= Patribotics =

Blog of Louise Mensch

Patribotics was the blog of British-American blogger, novelist and ex-politician Louise Mensch. The blog was launched in January 2017. In addition to hosting articles by Mensch, the site has occasionally hosted articles by Laurelai Bailey, and articles jointly written by Mensch and Claude Taylor, a former official in Bill Clinton’s White House.

Although some of the reports in Patribotics have been later confirmed by major mainstream news outlets, the blog was controversial and considered to be a collection of conspiracy theories. The blog has not had any new posts since 2020 and is no longer accessible.

==Inception==

Louise Mensch, a former British MP who moved from England to the U.S. in 2012, launched Patribotics in January 2017, after stepping down as writer and manager of the news, opinion, and commentary site Heat Street, which she had co-launched in February 2016.

In February 2017, Mensch told The Guardian that she moved from writing for Heat Street to her own blog site because she prefers the freedom of self-publishing; she stated, "I didn't want to be subject to an editing process. Editors would ask: who are your sources? And I can't tell them." She said that she has been able to cultivate sources in the intelligence community because of her staunch advocacy of US and UK intelligence agencies following former NSA contractor Edward Snowden's revelations about mass surveillance.

==Reception==

Mensch's inaugural post on Patribotics, titled "Dear Mr. Putin, Let’s Play Chess", was described by James Wolcott in Vanity Fair as a "must-read primer" on the Trump-Russia situation and "prescient as hell".
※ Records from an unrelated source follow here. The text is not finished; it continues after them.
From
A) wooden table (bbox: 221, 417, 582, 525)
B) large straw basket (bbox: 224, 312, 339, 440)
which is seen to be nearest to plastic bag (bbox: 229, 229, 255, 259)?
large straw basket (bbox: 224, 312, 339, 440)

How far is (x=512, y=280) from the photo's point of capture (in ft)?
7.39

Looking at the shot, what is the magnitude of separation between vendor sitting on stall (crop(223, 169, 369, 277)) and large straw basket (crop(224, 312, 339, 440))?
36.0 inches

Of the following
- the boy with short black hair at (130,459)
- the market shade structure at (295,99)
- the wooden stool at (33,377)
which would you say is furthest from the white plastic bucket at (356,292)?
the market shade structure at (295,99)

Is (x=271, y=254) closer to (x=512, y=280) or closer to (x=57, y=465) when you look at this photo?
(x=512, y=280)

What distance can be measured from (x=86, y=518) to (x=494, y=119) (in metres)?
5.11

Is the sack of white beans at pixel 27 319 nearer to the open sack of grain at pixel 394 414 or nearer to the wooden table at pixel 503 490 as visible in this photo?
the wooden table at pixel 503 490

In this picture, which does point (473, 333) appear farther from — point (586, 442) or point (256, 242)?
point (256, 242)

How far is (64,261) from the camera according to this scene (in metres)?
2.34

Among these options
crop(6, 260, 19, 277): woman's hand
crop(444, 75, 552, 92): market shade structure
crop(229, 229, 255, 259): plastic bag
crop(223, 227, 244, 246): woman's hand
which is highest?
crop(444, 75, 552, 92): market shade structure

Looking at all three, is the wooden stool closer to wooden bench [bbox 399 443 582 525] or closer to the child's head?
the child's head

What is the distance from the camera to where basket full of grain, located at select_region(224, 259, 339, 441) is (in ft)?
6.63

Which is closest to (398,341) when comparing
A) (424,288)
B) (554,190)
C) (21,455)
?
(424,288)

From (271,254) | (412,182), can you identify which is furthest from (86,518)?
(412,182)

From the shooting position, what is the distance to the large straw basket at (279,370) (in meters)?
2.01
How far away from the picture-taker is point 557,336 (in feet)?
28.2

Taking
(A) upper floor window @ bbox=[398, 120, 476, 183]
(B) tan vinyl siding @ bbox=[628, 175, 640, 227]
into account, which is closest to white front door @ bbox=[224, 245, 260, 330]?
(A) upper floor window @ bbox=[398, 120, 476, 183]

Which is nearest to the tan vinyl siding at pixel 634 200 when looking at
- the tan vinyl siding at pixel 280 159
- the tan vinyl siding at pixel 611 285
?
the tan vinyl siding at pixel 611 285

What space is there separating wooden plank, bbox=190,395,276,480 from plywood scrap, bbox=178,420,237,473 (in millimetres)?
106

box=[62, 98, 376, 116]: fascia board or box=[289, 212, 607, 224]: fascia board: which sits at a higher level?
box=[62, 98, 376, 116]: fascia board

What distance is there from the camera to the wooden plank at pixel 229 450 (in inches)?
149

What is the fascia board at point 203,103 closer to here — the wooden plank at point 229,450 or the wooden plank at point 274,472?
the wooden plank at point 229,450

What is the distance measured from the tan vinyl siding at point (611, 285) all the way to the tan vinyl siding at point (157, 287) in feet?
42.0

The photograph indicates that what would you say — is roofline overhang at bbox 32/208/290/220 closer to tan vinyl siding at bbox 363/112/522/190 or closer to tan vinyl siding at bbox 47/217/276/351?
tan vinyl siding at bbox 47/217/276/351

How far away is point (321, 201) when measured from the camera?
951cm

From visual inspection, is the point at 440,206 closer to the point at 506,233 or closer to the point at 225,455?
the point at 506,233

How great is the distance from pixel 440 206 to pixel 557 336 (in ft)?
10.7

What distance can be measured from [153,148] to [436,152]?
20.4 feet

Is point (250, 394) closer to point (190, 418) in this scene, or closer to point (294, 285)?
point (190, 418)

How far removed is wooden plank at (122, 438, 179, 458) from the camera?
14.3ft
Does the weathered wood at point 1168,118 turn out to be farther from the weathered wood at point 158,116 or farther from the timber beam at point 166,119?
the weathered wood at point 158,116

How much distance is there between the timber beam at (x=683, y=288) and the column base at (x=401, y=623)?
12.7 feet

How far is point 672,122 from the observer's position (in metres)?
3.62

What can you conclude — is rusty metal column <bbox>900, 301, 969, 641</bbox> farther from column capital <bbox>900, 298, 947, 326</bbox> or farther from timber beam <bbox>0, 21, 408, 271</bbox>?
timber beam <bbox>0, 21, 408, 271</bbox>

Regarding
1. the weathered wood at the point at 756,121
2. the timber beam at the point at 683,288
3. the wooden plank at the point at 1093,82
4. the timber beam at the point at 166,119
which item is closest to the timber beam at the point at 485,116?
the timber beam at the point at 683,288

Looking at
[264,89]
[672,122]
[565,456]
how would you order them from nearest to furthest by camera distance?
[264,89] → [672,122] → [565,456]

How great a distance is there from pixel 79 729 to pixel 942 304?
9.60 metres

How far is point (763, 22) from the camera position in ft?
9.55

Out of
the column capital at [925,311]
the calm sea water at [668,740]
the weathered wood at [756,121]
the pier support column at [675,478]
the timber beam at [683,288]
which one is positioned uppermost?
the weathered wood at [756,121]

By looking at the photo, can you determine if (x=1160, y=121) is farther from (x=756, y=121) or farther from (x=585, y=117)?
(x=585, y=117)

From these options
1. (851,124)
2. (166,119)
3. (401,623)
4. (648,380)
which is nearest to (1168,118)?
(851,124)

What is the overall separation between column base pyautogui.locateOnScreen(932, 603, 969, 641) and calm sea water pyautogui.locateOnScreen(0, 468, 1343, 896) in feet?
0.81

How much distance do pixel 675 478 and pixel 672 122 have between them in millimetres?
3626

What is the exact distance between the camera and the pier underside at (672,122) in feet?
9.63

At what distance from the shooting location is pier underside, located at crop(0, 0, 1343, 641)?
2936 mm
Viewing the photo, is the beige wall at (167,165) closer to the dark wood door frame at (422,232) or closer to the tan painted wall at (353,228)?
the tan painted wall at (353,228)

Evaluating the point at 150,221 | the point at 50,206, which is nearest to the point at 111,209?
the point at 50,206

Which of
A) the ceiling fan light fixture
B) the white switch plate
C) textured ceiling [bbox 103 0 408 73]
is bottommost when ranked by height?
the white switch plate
Mensch's February 14, 2017 article in Patribotics, which elaborated her theory that the 2016 Anthony Weiner sexting scandal was a hoax perpetrated by Russian-led hackers who also planted Hillary Clinton's emails on Anthony Weiner's laptop, was criticized by several journalists and commentators as conspiracy theory.

Several news outlets and journalists, including Keith Olbermann, have cited Mensch's Trump-Russia Patribiotics articles as credible and informed speculation. Some reviewers, including Vox, Slate and The New Republic, have asserted that Patribotics articles overall are conspiracy theories.